Mother's Oak | Teen Ink

Mother's Oak

April 13, 2016
By Yours_Truly_120 BRONZE, Fort Payne, Alabama
Yours_Truly_120 BRONZE, Fort Payne, Alabama
1 article 0 photos 1 comment

The grand oak tree stood behind me. I sat at the base of the thick trunk with the bark pressed gently into my back. This tree was a marker of my mother. She died when I was young. Everyday back then she’d always read stories of Sherlock and Watson to me. Now, I read to myself; and everyday, rain or shine, I read by the tree. It meant the world to me. And I would never leave this town. Never leave her.

I had just finished reading a chapter of Sherlock Holmes and stood up and was about to go back home. I closed the book and looked up through the tree branches. A squirrel jumped from branch to branch. I smiled, yet a tear ran down my face. I fell back onto my knees in front of my mothers lifelong memorial.
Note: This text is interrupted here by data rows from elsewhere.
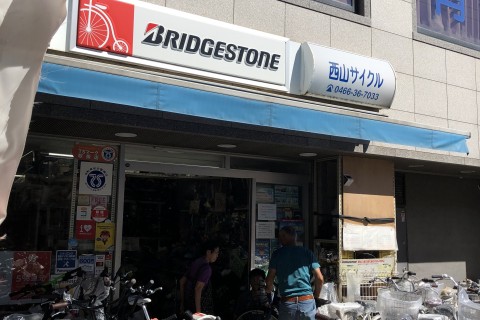 西山サイクル辻堂駅前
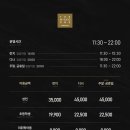 광주 프린스 호텔 이미지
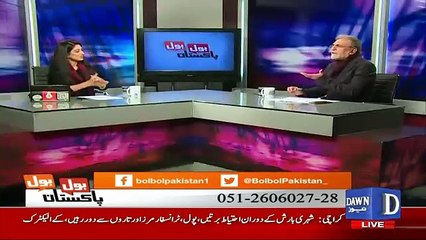 Bol Bol Pakistan - 25th January 2017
I longed to see her again. Its been twelve years now. I still remember her last words to me. “It’s okay, Pumpkin. Mommy has to go. I love you.” Then she was put into the back of an ambulance and driven away. I only saw her once after that, in the hospital. I held her hand as she breathed her last breath. Doctors swarmed into her room and told me and my father to wait outside in the waiting room. She was hit by a drunk driver just a few blocks away from home. When I heard the news, I didn’t fully understand. But, as I grew up, I learned. A few days after she died we planted a tree in a clearing in the woods behind our house. My father and I would always check on it together everyday until it got big enough to survive on its own.

Now, here I sit. Alone. Crying into my gloved hands. I pushed myself back against the tree and felt the bark biting into my back. I leaned my head against the tree and looked up at the gray sky. It began to snow again. Only around the tree. The first snowflake that caught my eye, I followed it down as it fell onto the very tip of my nose and stayed before blowing away out of sight. I smiled again. This time, I kept smiling.

I pulled my jacket tighter around me, opened up my Sherlock Holmes, and continued reading. I smiled the whole time.


The author's comments:

I'm not exactly sure what inspired this piece. I'm really proud of it. It just kinda came to me. I enjoy writing stories where anyone could be the main character. Male, female, it doesn't matter. I do that so you as the reader can imagine yourself living through the story as you.